E tutto questo solo per le loro esistenze, affinché le “loro” esperienze siano per noi la dolorosa conferma che i sacrifici portano a migliorarci.
E sulle “grandi morti” che dire allora? Ah qui c’è da scialarsi! Abbiamo a disposizione un infinito un capitolo di dolori da aprire. Un archivio dell’autolesionismo collettivo che comprende anche tutta la tradizione greca e l’idea che i buoni sono sempre i primi a crepare. Ma allora lo vogliamo anche noi! No?
Signori i reality non sono una novità, ma solo l’ultima – e artisticamente svuotata rappresentazione – di un immaginario che manifesta ancora una volta la nostra pervicace volontà a mantenerci fuori dall’Eden. Dramma e realtà si confondono e si modellano tra loro da sempre con il contrito beneplacito di tutto l’umano!

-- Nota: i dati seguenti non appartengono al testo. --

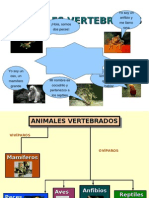 Animales Vertebra Dos 03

I martiri ci servono da sempre, sono fondamentali! Che siano fittizi, eroici o reali non conta, ci servono! Ci servono quando sono vivi per ricordarci che la vita è dolore e sacrificio, che i momenti belli durano poco e che – in fondo – non li meritiamo, perché restiamo peccatori, e altresì poco conta se siamo atei, credenti, agnostici, adoratori del rosmarino, confratelli della venerea chiesta dell’ “Ammazziamoci in gruppo dandoci fuoco nel Texas”, il radicato senso del peccato resta e in qualche modo lo dobbiamo espiare.
Ma non finisce qui… perché martiri ci servono ancor più da trapassati. Eh sì! Che li vogliamo buttare così? Li possiamo santificare, li mettiamo nei libri di storia morti e sepolti così ci fanno anche la sacrosanta cortesia di non romperci più le palle. Sono lapidi, giorni della memoria, periodi di festa e di vacanze. Diventano i soggetti di opere d’arte e, non ultimi, esempi di vita irraggiungibili e per questo anche dei modelli etici perfetti – non riusciremo mai ad essere come loro, quindi nell’ammirazione possiamo anche rilassarci perché “affrancati” rispetto a loro dalla nostra effimera e normale quotidianità. I grandi morti sono utili anche come monito, eh già! In fondo ci ricordano che “se ci facciamo i cazzi nostri campiamo meglio e più a lungo”, mica vogliamo fare la loro fine? Ci accontentiamo di ammirarli come santini, come delle preci… fidatevi, ci conviene!
Quanto ci piace il senso di colpa, quanto ci serve convincerci di doverlo espiare. E quanto sono buoni i martiri! Sono un po’ come il maiale … di loro non si butta via niente! Ne conserviamo pure le ossa!